## WORK REQUIRED
Output the lines again without any change, starting at the line that contains "Among the tall" and ending at the last of the lines.

## RECORDS FOR THE TASK
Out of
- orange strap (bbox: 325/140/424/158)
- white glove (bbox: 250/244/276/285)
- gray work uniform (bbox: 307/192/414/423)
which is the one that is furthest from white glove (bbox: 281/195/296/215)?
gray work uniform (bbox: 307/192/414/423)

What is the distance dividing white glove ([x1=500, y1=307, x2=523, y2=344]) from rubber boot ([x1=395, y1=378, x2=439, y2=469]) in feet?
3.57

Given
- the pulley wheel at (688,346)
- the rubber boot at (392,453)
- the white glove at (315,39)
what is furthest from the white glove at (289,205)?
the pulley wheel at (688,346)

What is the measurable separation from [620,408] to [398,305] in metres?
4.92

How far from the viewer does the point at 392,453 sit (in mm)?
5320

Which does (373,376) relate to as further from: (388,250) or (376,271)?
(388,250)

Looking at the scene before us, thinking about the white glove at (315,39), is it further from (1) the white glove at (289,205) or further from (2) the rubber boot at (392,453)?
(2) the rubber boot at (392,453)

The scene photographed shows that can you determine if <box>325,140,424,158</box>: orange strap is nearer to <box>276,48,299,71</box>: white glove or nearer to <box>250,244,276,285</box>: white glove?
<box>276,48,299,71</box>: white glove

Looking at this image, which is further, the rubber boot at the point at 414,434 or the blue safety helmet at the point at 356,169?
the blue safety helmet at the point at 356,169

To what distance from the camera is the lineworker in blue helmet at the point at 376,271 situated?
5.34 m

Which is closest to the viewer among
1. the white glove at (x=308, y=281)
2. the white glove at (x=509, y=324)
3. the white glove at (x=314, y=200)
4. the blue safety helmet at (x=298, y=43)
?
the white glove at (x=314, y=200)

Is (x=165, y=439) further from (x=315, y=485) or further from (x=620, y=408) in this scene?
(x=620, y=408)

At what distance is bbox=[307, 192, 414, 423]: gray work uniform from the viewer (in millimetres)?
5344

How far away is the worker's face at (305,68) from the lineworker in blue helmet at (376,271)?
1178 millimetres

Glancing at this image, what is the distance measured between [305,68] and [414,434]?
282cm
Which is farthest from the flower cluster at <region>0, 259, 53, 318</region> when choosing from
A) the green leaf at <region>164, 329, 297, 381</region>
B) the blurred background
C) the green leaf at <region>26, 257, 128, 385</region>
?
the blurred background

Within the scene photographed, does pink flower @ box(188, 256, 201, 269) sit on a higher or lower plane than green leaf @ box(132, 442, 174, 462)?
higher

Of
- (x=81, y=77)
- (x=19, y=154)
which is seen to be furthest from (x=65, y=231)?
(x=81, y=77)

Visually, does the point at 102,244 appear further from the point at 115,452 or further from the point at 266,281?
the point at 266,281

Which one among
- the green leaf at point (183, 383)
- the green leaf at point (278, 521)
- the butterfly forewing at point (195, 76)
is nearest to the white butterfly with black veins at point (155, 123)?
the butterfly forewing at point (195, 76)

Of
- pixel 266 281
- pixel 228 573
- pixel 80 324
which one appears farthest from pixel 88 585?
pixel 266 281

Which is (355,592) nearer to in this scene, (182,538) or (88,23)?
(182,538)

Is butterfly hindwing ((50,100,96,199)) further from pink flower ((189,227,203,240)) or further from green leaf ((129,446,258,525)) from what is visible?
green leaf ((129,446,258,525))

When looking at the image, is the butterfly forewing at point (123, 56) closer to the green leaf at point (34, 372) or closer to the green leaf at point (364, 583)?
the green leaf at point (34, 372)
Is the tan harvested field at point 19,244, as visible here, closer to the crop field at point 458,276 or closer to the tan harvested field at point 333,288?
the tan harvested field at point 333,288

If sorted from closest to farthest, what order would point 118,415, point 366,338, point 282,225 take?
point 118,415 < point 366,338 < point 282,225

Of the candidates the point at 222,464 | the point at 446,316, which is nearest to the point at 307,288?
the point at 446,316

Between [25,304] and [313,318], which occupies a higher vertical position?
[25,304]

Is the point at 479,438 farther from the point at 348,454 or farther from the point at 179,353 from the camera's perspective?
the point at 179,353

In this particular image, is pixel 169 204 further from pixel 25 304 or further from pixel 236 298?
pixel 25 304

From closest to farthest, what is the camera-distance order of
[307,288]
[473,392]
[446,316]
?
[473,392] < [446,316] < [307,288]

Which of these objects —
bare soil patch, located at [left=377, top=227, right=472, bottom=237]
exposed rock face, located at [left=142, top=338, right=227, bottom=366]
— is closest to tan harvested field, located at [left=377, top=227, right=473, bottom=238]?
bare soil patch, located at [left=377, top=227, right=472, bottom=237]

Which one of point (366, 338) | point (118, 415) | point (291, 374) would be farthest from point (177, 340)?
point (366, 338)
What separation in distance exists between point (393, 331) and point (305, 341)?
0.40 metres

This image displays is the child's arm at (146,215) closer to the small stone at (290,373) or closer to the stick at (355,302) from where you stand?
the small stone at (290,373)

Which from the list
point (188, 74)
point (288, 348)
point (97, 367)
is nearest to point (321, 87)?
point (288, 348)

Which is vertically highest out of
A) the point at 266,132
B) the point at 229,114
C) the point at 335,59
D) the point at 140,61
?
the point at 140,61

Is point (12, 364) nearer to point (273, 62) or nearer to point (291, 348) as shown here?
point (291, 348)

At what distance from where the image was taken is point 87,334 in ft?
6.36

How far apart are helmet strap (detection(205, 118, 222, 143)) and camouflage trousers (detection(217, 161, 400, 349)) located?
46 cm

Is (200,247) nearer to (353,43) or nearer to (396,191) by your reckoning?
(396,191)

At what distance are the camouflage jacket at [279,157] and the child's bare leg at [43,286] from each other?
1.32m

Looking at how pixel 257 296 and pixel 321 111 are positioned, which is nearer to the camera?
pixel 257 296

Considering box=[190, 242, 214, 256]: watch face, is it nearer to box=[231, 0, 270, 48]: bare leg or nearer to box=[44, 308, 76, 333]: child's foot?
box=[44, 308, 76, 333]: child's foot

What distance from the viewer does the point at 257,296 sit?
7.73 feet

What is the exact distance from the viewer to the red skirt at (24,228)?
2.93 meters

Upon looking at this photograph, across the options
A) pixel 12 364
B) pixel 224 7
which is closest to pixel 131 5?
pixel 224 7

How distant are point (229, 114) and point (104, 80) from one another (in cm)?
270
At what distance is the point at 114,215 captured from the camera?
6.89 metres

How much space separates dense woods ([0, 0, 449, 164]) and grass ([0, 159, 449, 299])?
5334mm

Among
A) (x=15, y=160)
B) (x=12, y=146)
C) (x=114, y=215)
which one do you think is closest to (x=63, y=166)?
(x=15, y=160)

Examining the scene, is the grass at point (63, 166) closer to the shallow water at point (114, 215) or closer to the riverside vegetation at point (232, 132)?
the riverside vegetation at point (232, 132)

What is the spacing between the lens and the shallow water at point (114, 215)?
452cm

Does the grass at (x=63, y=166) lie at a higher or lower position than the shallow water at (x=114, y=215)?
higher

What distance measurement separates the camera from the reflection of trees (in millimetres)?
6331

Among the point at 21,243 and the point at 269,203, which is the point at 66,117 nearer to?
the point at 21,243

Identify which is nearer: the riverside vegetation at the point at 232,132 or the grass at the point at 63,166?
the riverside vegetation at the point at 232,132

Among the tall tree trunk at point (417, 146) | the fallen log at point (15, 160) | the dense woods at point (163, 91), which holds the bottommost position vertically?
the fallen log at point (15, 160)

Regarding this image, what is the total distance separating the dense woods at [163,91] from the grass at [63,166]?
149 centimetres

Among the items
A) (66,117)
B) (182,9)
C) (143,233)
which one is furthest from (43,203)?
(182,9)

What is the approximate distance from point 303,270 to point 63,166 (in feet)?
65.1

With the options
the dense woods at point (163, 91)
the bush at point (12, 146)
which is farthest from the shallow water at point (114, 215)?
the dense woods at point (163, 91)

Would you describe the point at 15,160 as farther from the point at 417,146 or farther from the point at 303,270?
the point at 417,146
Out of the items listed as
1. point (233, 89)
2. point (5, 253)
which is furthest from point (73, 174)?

## CORRECT RESULT
Among the tall tree trunk at point (417, 146) | the fallen log at point (15, 160) | the dense woods at point (163, 91), which holds the bottommost position vertically?
the fallen log at point (15, 160)

Regarding this image, what is the total distance separating the dense woods at [163,91] from the grass at [63,166]?
149 centimetres

Among the items
A) (66,117)
B) (182,9)
C) (143,233)
which one is furthest from (43,203)?
(182,9)

What is the approximate distance from point 303,270 to point 63,166 (in feet)?
65.1

With the options
the dense woods at point (163, 91)
the bush at point (12, 146)
which is farthest from the shallow water at point (114, 215)?
the dense woods at point (163, 91)

Would you describe the point at 15,160 as farther from the point at 417,146 or farther from the point at 303,270?
the point at 417,146
Out of the items listed as
1. point (233, 89)
2. point (5, 253)
which is furthest from point (73, 174)?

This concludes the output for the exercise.